I suspected that you would. I would be very interested in hearing a version where the audio file was modified to shift the register to the violin range, keeping the original dynamics and tempo. A word of caution. I have read that a generation of cello students gave up the study after hearing Starker playing the etudes. Starker had a very interesting life (I read his book). He only played one Strad throughout his career (a loaner with which he toured in Africa). The rest of the time he played on copies of instruments he liked in his travels. He created his own cello (and violin) bridge but I have not been able to purchase any examples. Images are available on the net. Sorry for the free form narrative but I find that I no longer have the ability to create paragraphs. Perhaps it is an attempt to limit my verbage.
I cannot comprehend the troubles he faced with humidity in Africa, coupled with his desire to not harm the Strad. I have watched the David Finckel videos and have wondered the same about his humidity problems throughout his world tours.

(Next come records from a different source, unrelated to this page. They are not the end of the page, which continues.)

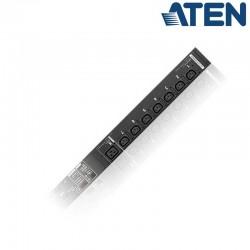 PDU eco 1U de 14 Tomas C13 y 2 C9, 16A Aten PE8216G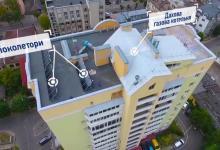 Как солнечными коллекторами снабдить теплом 10-этажный дом знают в Ровно (видео)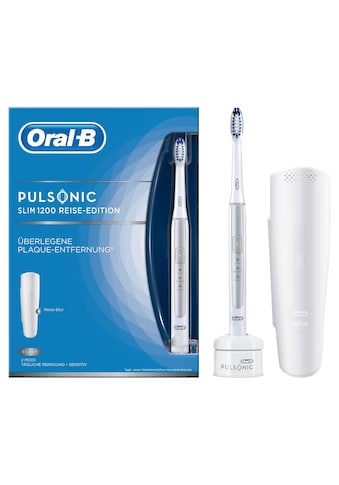 Oral B Schallzahnbürste Pulsonic Slim 1200, Aufsteckbürsten: 1 Stk. kaufen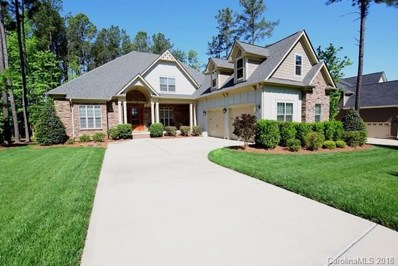 2291 Pinnacle Way, York, SC 29745 - MLS#: 3387703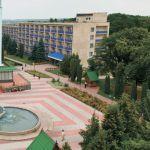 ХМЕЛЬНИК Винницкая область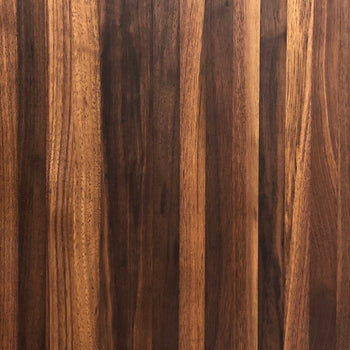 Black Walnut Top Grain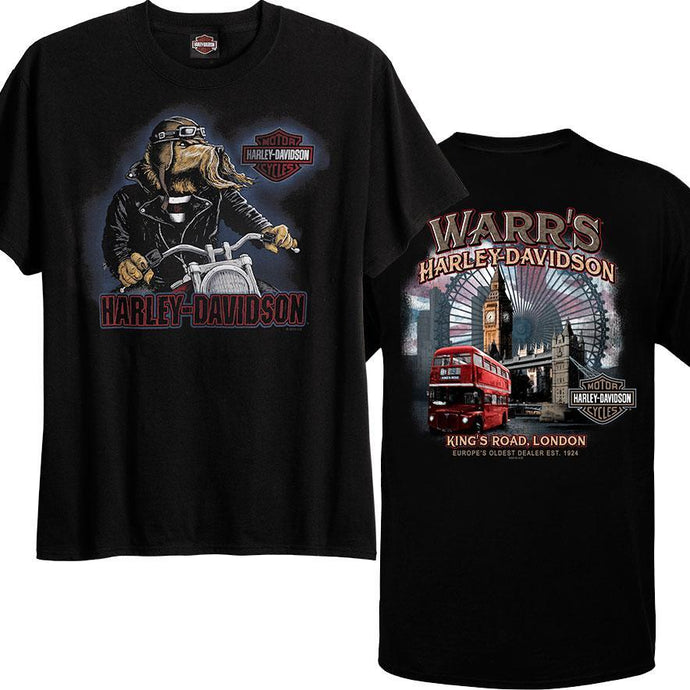 Warr's H-D® Men's Woof Rider and London Destination Tee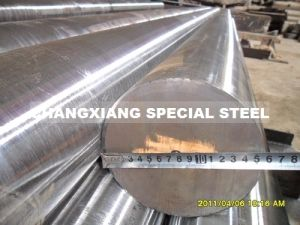 1cr13/DIN1.4006/Stainless Steel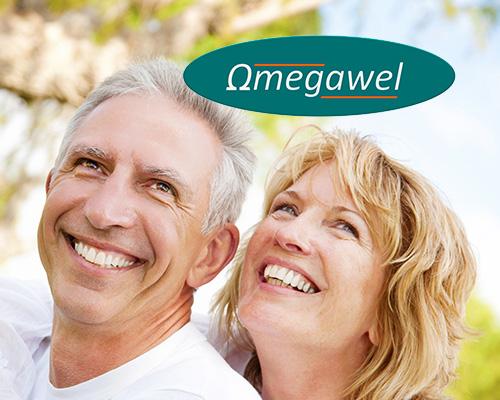 Omegawel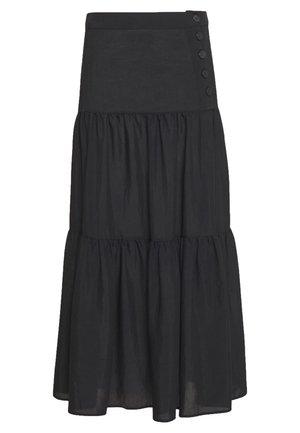 AYANA SKIRT - Maxi skirt - schwarz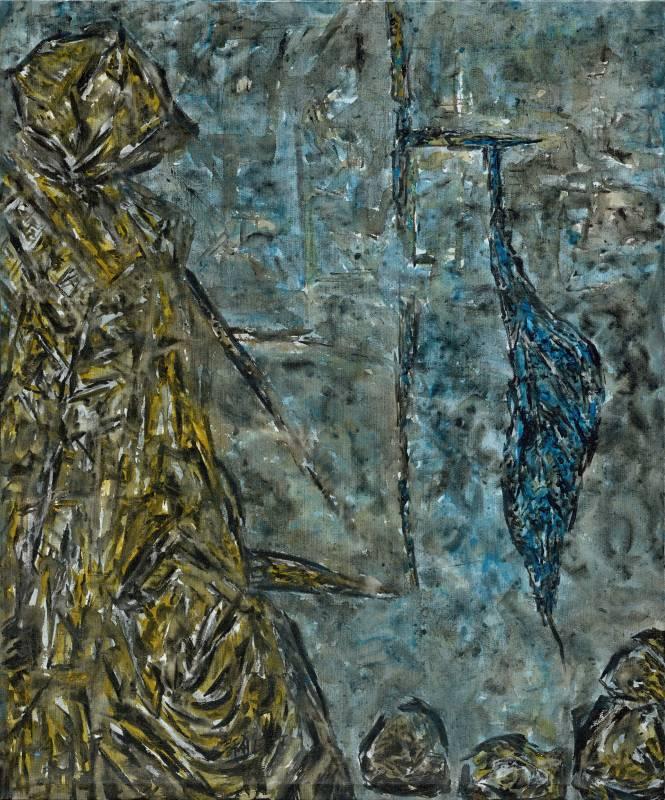 許雨仁《彩筆系列之十三》 89×75cm 2016 複合媒材、畫布
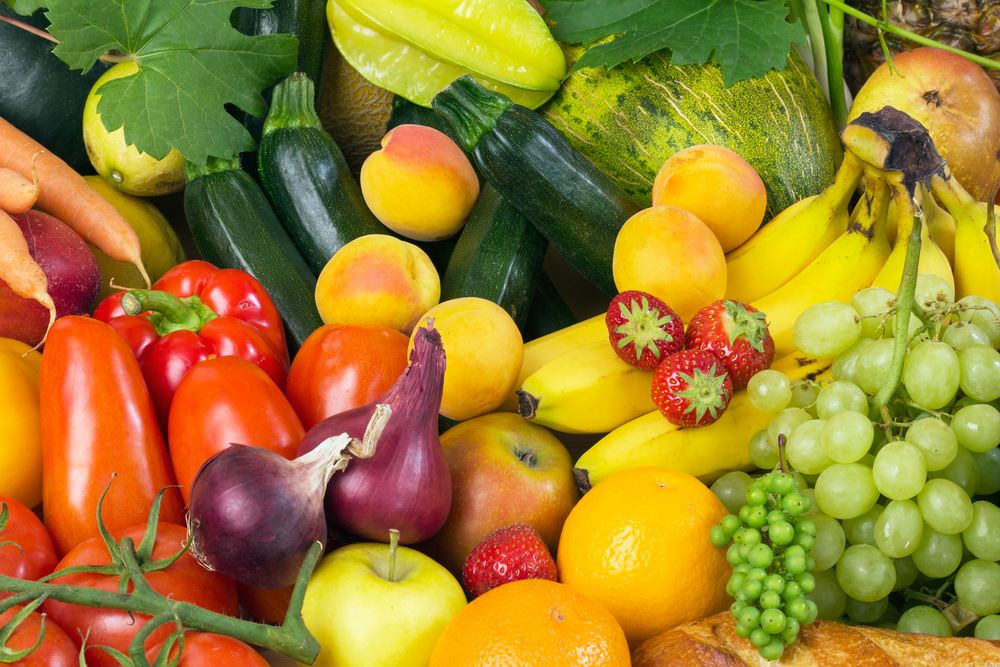 Food in Tropical rainforests - Biomes and Food Security.
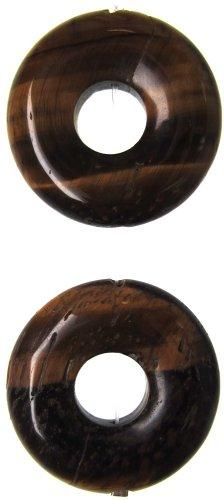 Bead Collection 40286 Semi Precious Amber Donut 30-Millimeter 4.5-Inch Semi Precious Stones Amber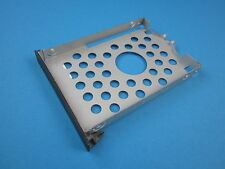 HDD caddy Dell m6600 m4600 dischi rigidi pcpr quadro 1 per hdd1 0 pcpr 1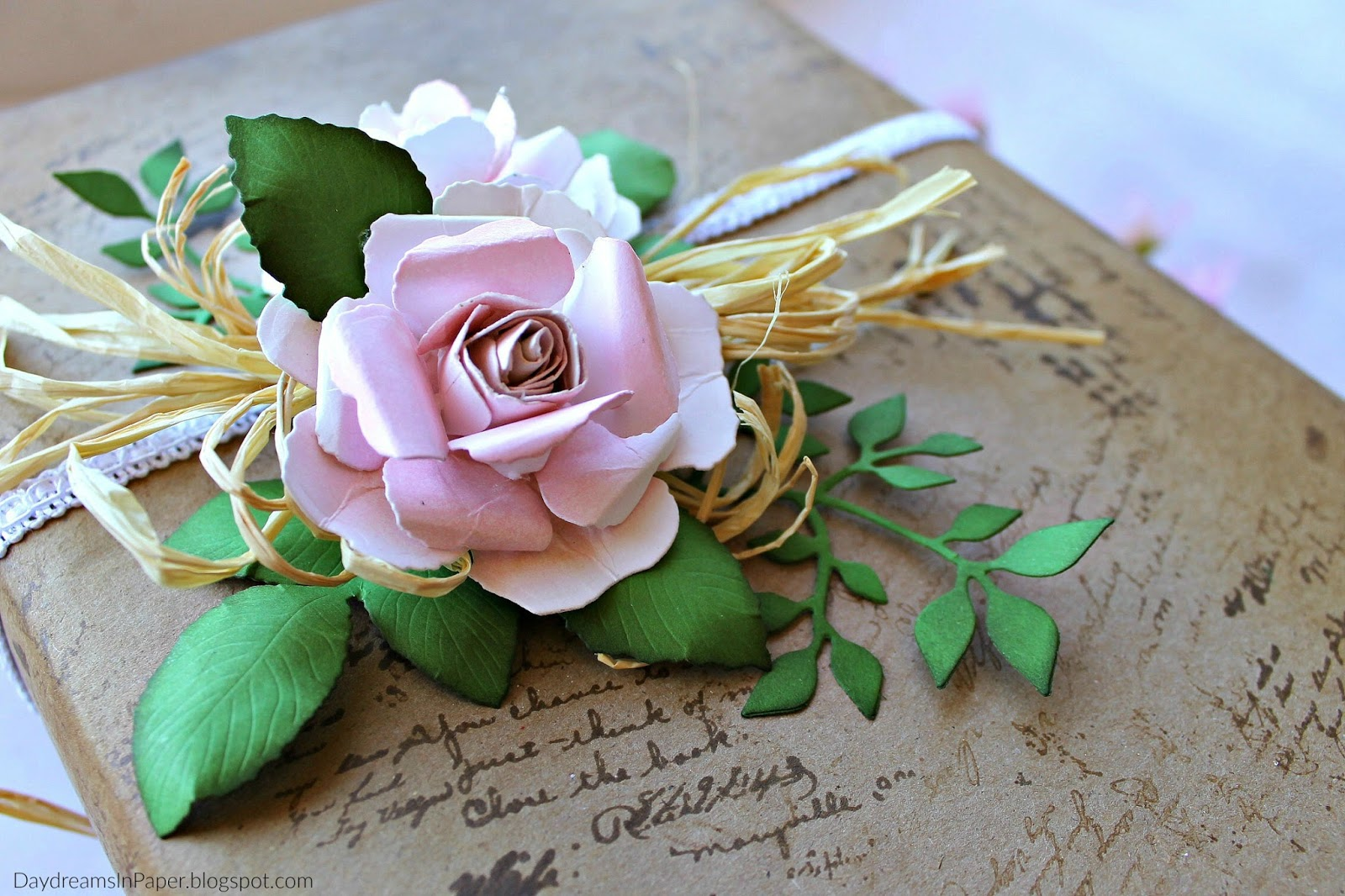 Tutorial create a beautiful rose daydreams in paper it is exquisite and you can find it here my roses are no where near as beautiful as hers but with more practice i hope to get them to look just as izmirmasajfo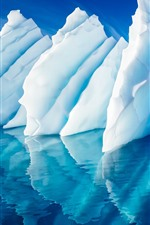 Preview iPhone wallpaper Blue sea, ice, glaic, water reflection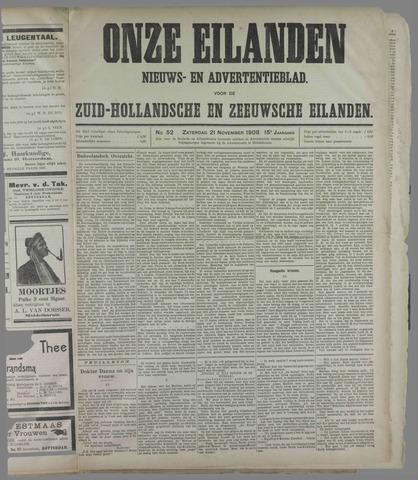 Onze Eilanden 1908-11-21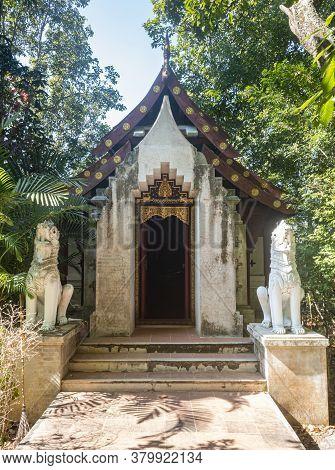 Phayao, Thailand - Dec 8, 2019: Chayopas Church And Thai Lion In Analayo Temple At Phayao Thailand O
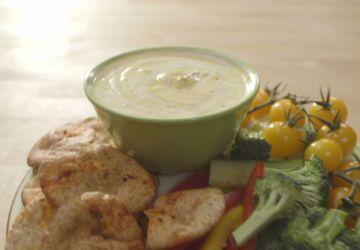 Croustilles santé et trempette trippante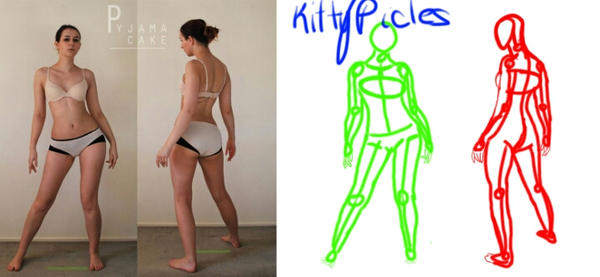 Character Design: Gesture Drawing by kittypicles221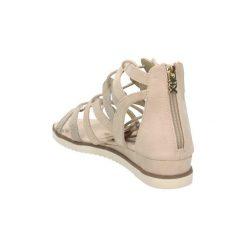 Rzymianki damskie: Sandały Xti  47671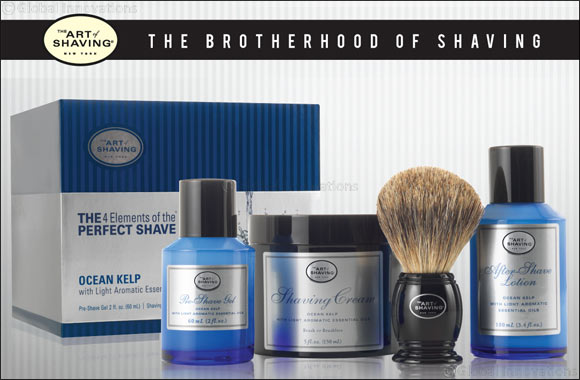 Win AED 1000 Gift Vouchers With The Art Of Shaving at Paris Gallery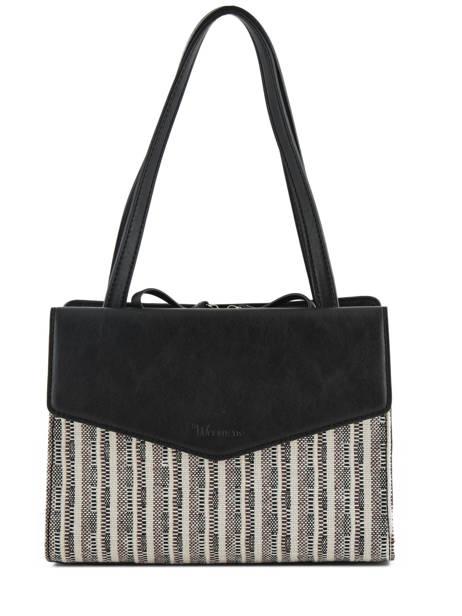 Shoulder Bag Azalee Woomen Black azalee WAZAL02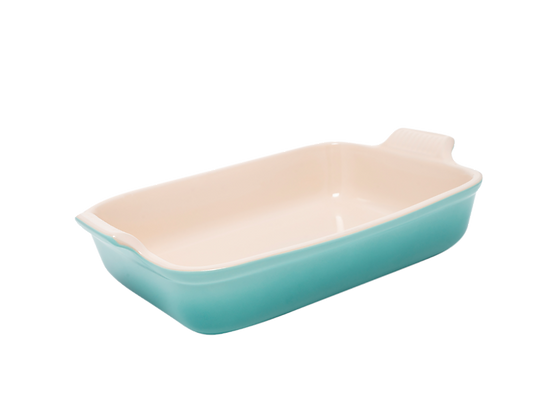 Heritage Deep Rectangular Dish 32 - Sage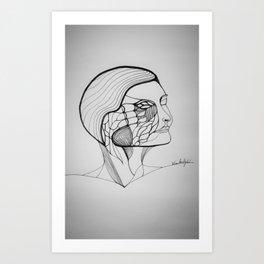 number 4 Art Print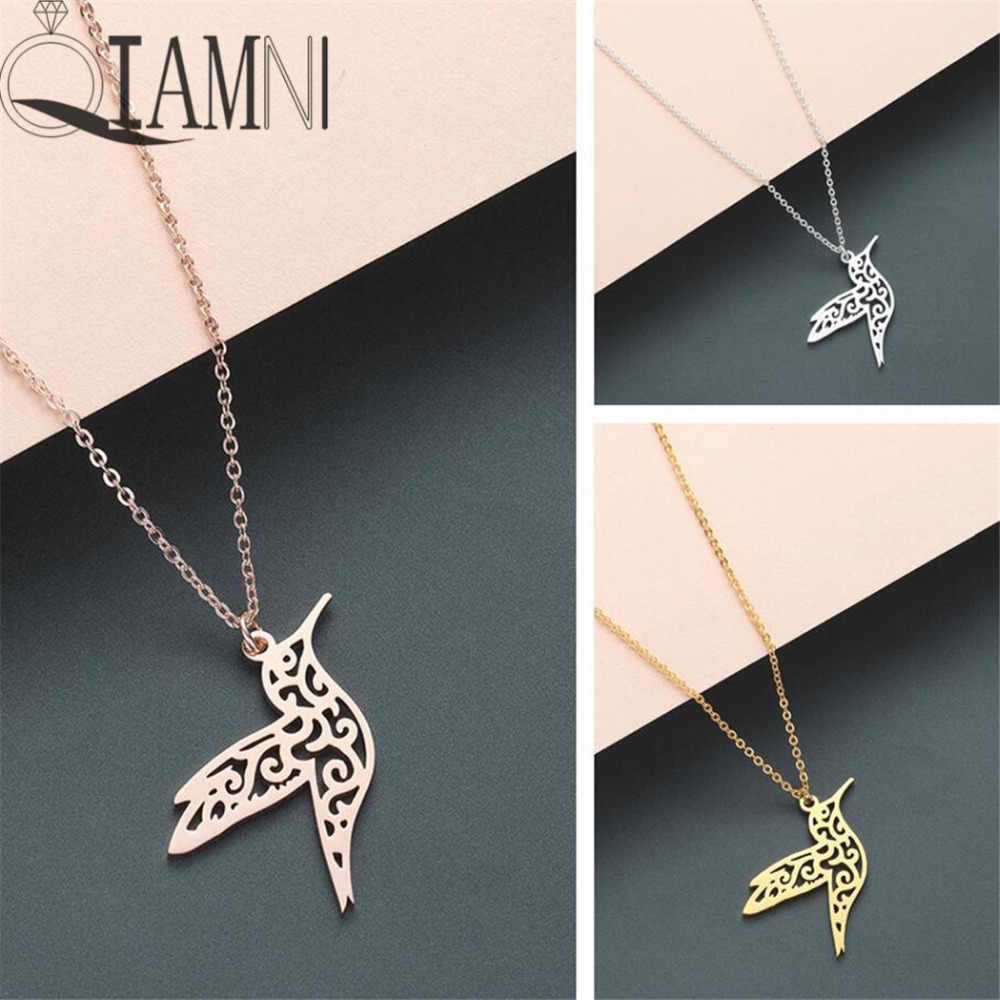 QIAMNI Trendy Animal Hummingbird Swallow Pendant Necklace Geometric Origami Flying Bird Chain Necklace Birthday Jewelry Gifts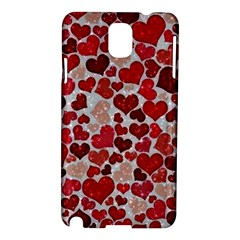 Sparkling Hearts, Red Samsung Galaxy Note 3 N9005 Hardshell Case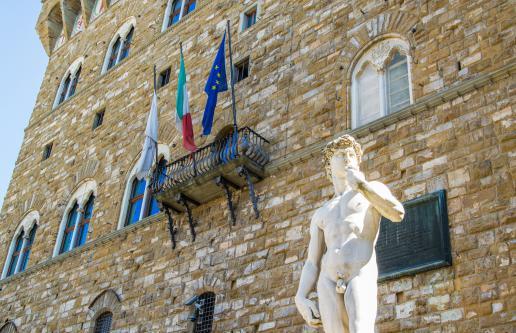 Ripetizioni inglese Firenze
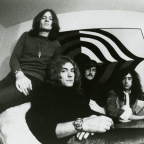 Led Zeppelin Albums to Be Reissued With Bonus Material
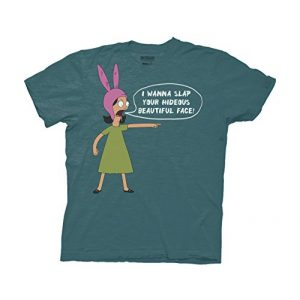 Ripple Junction Graphic Tshirt 1 Bob's Burgers I Wanna Slap Your Face Adult T-Shirt
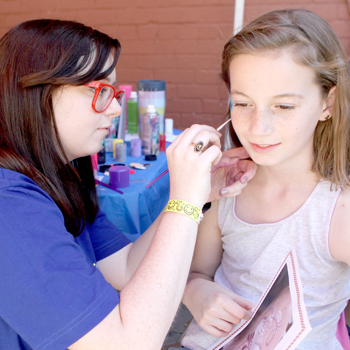 Inaugural Spring into Clemson festival offers fun for all | Test
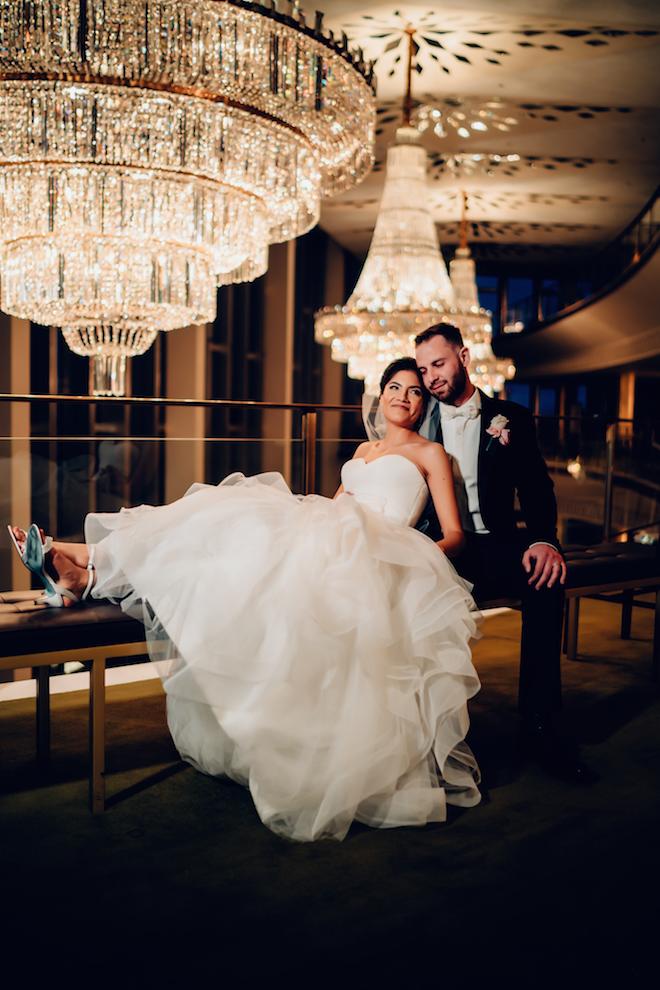 Provenance Vintage Rentals Los Angeles Jewish Wedding Gold Wedding LA Music Hall 20.png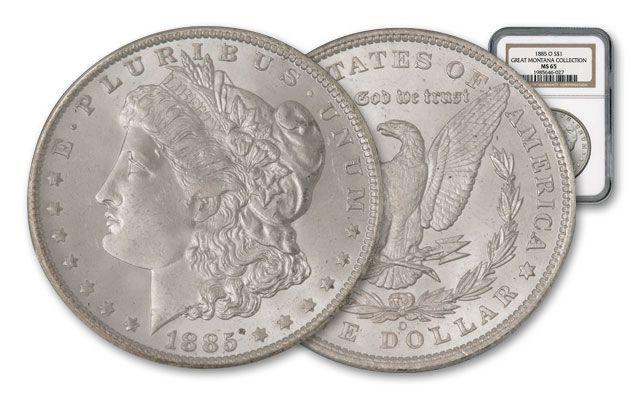 1885-O Morgan Silver Dollar Great Montana Collection NGC MS65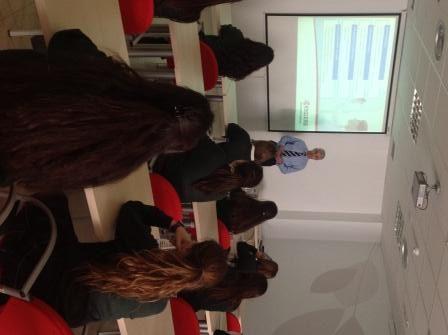 Conferencia Director Kyocera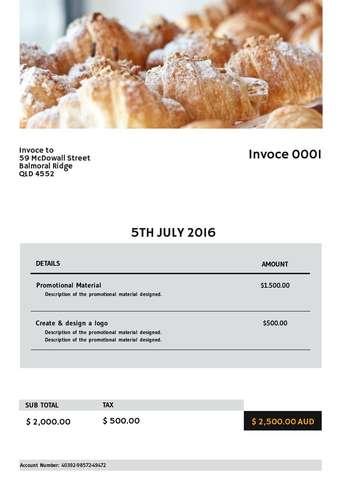 invoice_34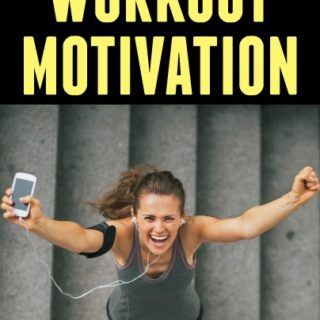 how to increase workout fitness motivation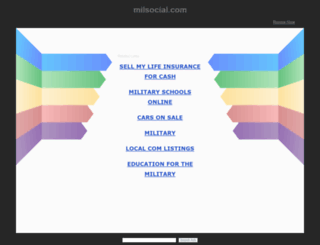 milsocial.com screenshot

I believe I am safe in saying that no one here would ever think to stifle your words, quite the opposite every one here is anxious for your next post. Because forum gremlins have caused me problems in other forums, I now type into Notepad, then copy/paste into the reply area...no problems.
Thank you again for the info about the cd. I have listened to it twice before I practiced with the cello. Sadly by osmosis I learned very little. The etudes are way way over my head. But it was fun to listen how a cello is to be played. The double stops can really open your mind as to the possibilities.
I basically use the cello as a type of yoga,,long slow bowing without much intentional thought,,just being. I am still in first position trying to hit the fourth finger accurately.
You mentioned that Starker worked at IU, which is just down the road from me. In fact I took some violin lessons at one of the buildings at Jacob School of Music. Parking was a big headache there.